İmparatorun ağzı açık kaldı. Seçkin bir subayından bunları işiteceğini hiçbir zaman beklemiyordu. Önceleri, başdanışmanı Magnentios’un konuşmasını istedi. Ancak daha sonra, imparatorun kendisi sözü aldı:
- Kahraman binbaşım! Yazıktır, ayıptır, senin böyle bir hata işlemen, dedi kendisine. Bir subayımın Hıristiyan olamayacağını çok iyi bilirsin sen. İyi de bilirsin ki, benim topraklarımda böyle düşünen birini ölüm beklemektedir.
- Kralım, ben makamlara önem vermiyorum. Beni şöhret ve zenginlik duygulandırmıyor. Ölümden de korkmam, dedi Georgios kendisine.
- Georgios, gençliğini düşün. Gençliğinin baharında bulunuyorsun. Hayat seni yanına çağırmaktadır. Her şey sana mutluluktan bahsediyor. Bu az ve küçük bir şey değildir. Her şey, senin yaşamanı ve sevinmeni anlatıyor.
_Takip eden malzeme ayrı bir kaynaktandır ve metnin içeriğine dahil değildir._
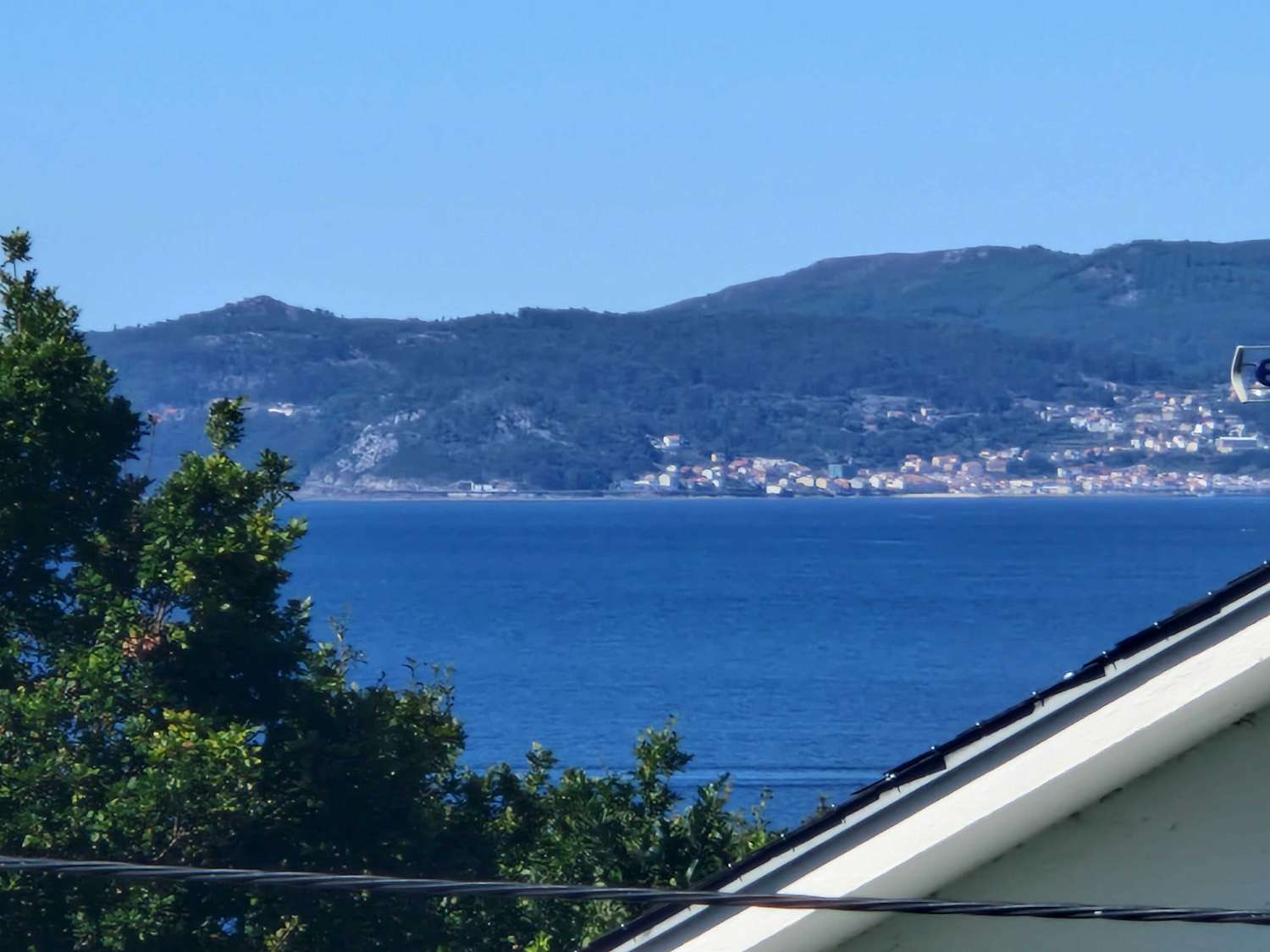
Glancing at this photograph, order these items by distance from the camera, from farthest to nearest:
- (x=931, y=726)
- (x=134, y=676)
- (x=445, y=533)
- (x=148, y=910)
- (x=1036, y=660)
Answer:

Bu aptallığınla parlak kariyerini öldürme.
- Kral hazretleri, İsa Mesih’in bahşettiği mutluluktan başka mutluluk yoktur. Tüm diğerleri, birer gölge ve rüyadırlar. Yalandırlar.
- Georgios, ne kadar çabuk fikir değiştirirsen, senin için o derece daha iyi olacaktır.
- Hayır Kralım. Ben fikir değiştirmeyeceğim. Bedbaht olmak için bahtiyarlığı hiçbir zaman bırakmayacağım. Karanlığı bulmak için, ışığı terk etmeyeceğim.
O vakit, bu olup bitenlerden sonra, amirler ve yüksek rütbeli kişiler arasında bir karmaşa yaşandı.
İŞKENCELER BAŞLIYOR
Kin ve aşırı kızgınlık dolup taşmış olan imparator, Georgios’un sert bir şekilde işkencelere tâbi tutulması yönünde karar verdi.
İşkenceciler hiç vakit kaybetmediler. Hemen onun ellerini kollarını bağladılar ve onu, imparatorluğun yüksek rütbeli kişilerinin toplandığı o sarayın önünde ayakta durmasını sağladılar.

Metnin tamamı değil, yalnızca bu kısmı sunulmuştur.